The initial velocity of a 2.56 kg block sliding down a frictionless inclined plane is found to be 1.13 m/s. Then 1.08 s later, it has a velocity of 3.99 m/s.What is the angle of the plane with respect to the horizontal?

Acceleration = a = (3.99-1.13)/1.08

= 2.648 m/s^2

Force along the plane = M*g sinA = M*a

sinA = a/g = 0.270

A = sin^-1(0.270)= 15.7 degrees

To find the angle of the plane with respect to the horizontal, we can use the principles of kinematics and trigonometry.

Let's consider the motion of the block along the inclined plane. We can break the initial velocity into its horizontal and vertical components. The horizontal component will remain constant, while the vertical component will be affected by gravity.
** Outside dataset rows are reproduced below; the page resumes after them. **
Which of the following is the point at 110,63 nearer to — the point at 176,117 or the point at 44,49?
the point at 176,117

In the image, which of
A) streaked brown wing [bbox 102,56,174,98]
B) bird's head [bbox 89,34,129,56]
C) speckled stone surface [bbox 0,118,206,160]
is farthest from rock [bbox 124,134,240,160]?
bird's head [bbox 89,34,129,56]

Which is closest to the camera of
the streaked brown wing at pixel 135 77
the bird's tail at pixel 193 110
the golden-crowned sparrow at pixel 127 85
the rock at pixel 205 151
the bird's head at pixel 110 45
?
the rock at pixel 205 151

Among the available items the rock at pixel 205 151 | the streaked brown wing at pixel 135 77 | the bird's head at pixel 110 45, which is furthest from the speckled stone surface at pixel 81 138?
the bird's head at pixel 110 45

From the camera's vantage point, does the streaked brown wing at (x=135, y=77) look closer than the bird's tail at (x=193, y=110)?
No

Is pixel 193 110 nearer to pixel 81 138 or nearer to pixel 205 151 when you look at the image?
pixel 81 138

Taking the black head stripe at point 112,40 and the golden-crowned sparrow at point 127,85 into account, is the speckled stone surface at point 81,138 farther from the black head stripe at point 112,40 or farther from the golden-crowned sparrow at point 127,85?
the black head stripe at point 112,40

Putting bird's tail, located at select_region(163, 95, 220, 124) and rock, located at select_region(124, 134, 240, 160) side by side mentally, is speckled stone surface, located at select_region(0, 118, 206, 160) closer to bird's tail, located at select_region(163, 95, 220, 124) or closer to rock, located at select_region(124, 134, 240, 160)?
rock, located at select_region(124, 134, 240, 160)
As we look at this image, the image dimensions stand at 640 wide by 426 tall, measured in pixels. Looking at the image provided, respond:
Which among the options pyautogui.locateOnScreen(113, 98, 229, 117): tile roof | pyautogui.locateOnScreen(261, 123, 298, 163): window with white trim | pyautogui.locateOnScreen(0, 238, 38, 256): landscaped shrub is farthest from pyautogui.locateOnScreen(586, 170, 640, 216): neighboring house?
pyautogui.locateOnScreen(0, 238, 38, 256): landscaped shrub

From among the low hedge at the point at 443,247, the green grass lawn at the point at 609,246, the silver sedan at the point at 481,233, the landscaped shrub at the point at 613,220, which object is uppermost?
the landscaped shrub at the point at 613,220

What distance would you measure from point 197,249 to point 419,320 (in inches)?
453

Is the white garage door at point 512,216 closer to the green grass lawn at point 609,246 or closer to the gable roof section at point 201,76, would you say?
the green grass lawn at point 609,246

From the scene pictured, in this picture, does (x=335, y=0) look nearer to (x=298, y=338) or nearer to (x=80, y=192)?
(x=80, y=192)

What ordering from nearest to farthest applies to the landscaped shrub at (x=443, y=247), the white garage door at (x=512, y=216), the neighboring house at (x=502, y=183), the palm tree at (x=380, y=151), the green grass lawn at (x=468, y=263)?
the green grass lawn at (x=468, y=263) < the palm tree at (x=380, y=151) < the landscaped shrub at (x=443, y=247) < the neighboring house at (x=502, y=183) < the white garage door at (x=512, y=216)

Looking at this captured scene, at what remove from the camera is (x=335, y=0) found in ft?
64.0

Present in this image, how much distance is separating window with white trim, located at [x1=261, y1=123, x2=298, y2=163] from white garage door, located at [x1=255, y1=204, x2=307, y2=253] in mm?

Let's call the angle of the plane θ.

We can start by finding the acceleration of the block along the inclined plane using the equation:

a = (v_f - v_i) / t

Where:
a = acceleration along the incline
v_f = final velocity = 3.99 m/s
v_i = initial velocity = 1.13 m/s
t = time interval = 1.08 s

Substituting the values, we have:

a = (3.99 m/s - 1.13 m/s) / 1.08 s
a = 2.86 m/s / 1.08 s
a ≈ 2.648 m/s²

Now, let's find the vertical acceleration (g) using the equation:

g = a_y = a * sin(θ)

Where:
g = acceleration due to gravity = 9.8 m/s² (approximate value)
a_y = vertical acceleration
θ = angle of the plane

Rearranging the equation, we have:

sin(θ) = a_y / a

Substituting the values, we can solve for sin(θ):

sin(θ) ≈ (2.648 m/s²) / (9.8 m/s²)
sin(θ) ≈ 0.27

Now, we can find the angle θ by taking the inverse sine (sin⁻¹) of 0.27:

θ ≈ sin⁻¹(0.27)
θ ≈ 15.6°

Therefore, the angle of the plane with respect to the horizontal is approximately 15.6 degrees.